** START OF Entries provided **

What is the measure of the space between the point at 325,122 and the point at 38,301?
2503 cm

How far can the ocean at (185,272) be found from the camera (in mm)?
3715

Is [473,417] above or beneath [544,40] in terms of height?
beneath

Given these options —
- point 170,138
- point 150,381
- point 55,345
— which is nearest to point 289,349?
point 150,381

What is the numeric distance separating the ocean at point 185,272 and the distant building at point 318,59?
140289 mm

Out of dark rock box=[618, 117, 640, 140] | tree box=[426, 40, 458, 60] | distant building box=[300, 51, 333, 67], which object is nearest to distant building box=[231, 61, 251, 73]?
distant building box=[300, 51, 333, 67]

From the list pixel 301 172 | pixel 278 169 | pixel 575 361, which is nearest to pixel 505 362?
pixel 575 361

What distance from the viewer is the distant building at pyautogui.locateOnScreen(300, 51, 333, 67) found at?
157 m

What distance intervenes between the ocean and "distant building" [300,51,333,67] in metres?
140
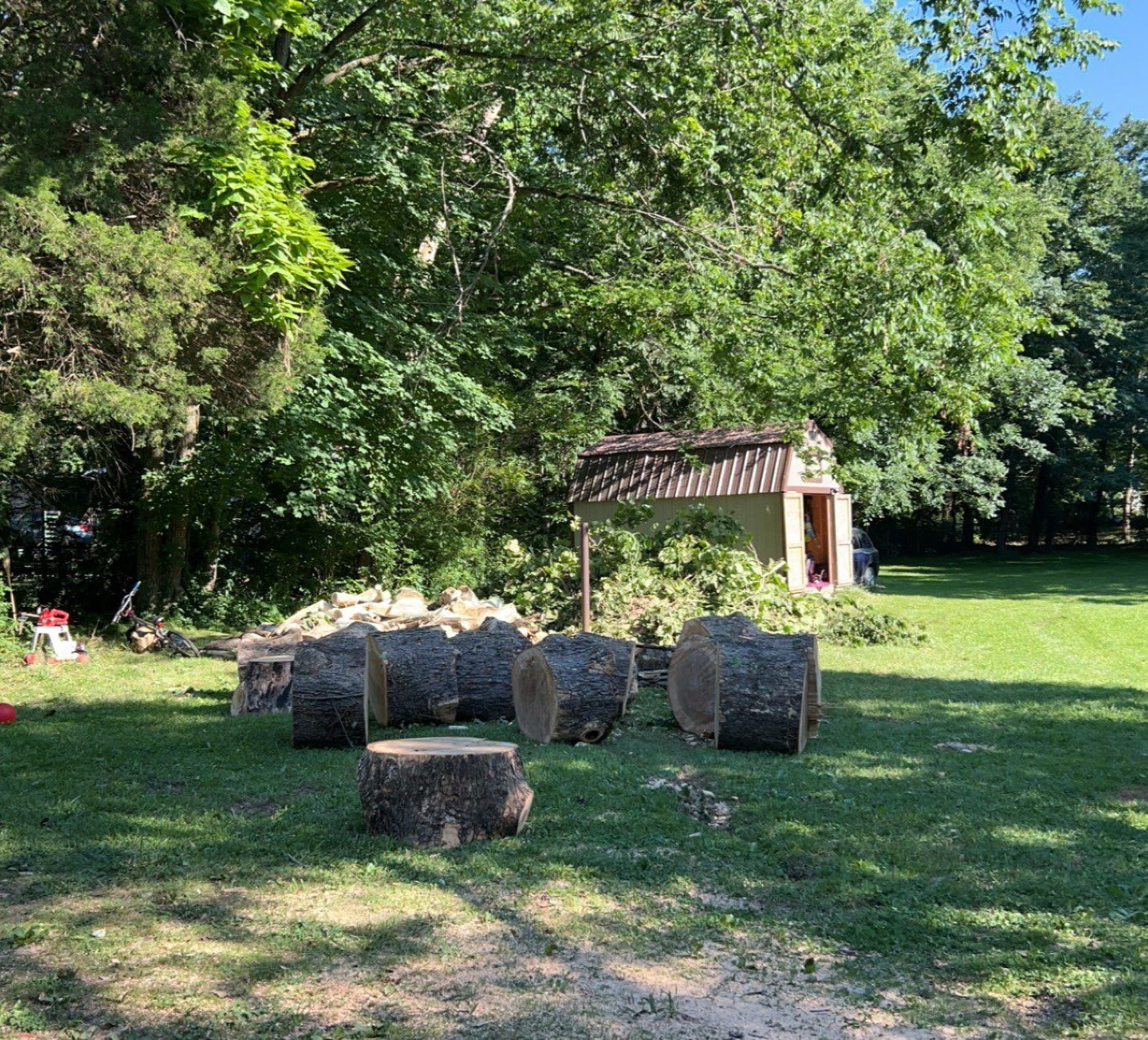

** END OF Entries provided **

Convert every line of the records above into a JSON list of strings, one string per line, leaving out blank lines and omitting the pictures.

Full solution ::
[
  "What is the measure of the space between the point at 325,122 and the point at 38,301?",
  "2503 cm",
  "How far can the ocean at (185,272) be found from the camera (in mm)?",
  "3715",
  "Is [473,417] above or beneath [544,40] in terms of height?",
  "beneath",
  "Given these options —",
  "- point 170,138",
  "- point 150,381",
  "- point 55,345",
  "— which is nearest to point 289,349?",
  "point 150,381",
  "What is the numeric distance separating the ocean at point 185,272 and the distant building at point 318,59?",
  "140289 mm",
  "Out of dark rock box=[618, 117, 640, 140] | tree box=[426, 40, 458, 60] | distant building box=[300, 51, 333, 67], which object is nearest to distant building box=[231, 61, 251, 73]?",
  "distant building box=[300, 51, 333, 67]",
  "From the list pixel 301 172 | pixel 278 169 | pixel 575 361, which is nearest to pixel 505 362?",
  "pixel 575 361",
  "What distance from the viewer is the distant building at pyautogui.locateOnScreen(300, 51, 333, 67) found at?",
  "157 m",
  "What distance intervenes between the ocean and \"distant building\" [300,51,333,67] in metres?",
  "140"
]